A Catholic priest has outraged Indigenous parishioners in New Mexico by removing a revered religious icon that depicts Jesus as a Mescalero Apache medicine man.
The 8-foot "Apache Christ" painting hung behind the altar at the St. Joseph Apache Mission church in Mescalero for 35 years until June 26, when the Rev. Peter Chudy Sixtus Simeon-Aguinam took it down, the Associated Press reported Saturday.
Simeon-Aguinam also removed a smaller painting of a sacred Indigenous dancer, as well as ceramic chalices and baskets given by the Pueblo community for use during the Eucharist, AP said.
A member of the mission's parish council, Anne Marie Brilliante, said that the move came as the region was reeling from wildfires that killed two people and destroyed 1,000 homes, and that the revered statute had been authorized by Bishop Peter Baldacchino and overseen by an official from the local diocese.
Parishioners initially thought the items had been stolen and they've since beeen returned by the dicocese, AP said.
Baldacchino also replaced Simeon-Aguinam with another priest who's reportedly more familiar with the Apache community.

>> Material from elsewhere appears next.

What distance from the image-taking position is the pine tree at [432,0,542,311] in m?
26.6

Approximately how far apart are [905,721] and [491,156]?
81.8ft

But some chuch members remain unsatisfied, with Brilliante accusing Simeon-Aguinam of claiming to wipe out their "pagan" culture and force them to choose between being Apache or Catholic, despite a reconciliation effort launched in 2022 by Pope Francis.
"Hearing we had to choose, that was a shock," she said tearfully.
Brilliante also said that during a two-hour parish council meeting with Baldacchino after the items were returned, the bishop seemed most concerned about "Apache Christ" being reinstalled too "hastily."
A spokesperson for the U.S. Conference of Catholic Bishops declined to comment.
But last month, the conference overwhelmingly approved a pastoral framework that dismissed the "false choice" between adhering to "traditional Indigenous culture" or Catholicism.
"For Native Catholics who feel this tension, we assure you, as the Catholic bishops of the United States, that you do not have to be one or the other. You are both," according to the 56-page document.
Church elders Glenda and Larry Brusuelas told AP that Baldacchino would have to offer a public apology if he wanted to repair the rift caused by the removal of "Apache Christ," which was created in 1989 by Franciscan friar Robert Lentz with the approval of 15 Mescalero leaders.
"You don't call or send a letter," Larry Brusuelas said. "You face the people you have offended and offer some guarantee that this is not going to happen again. That's the Apache way."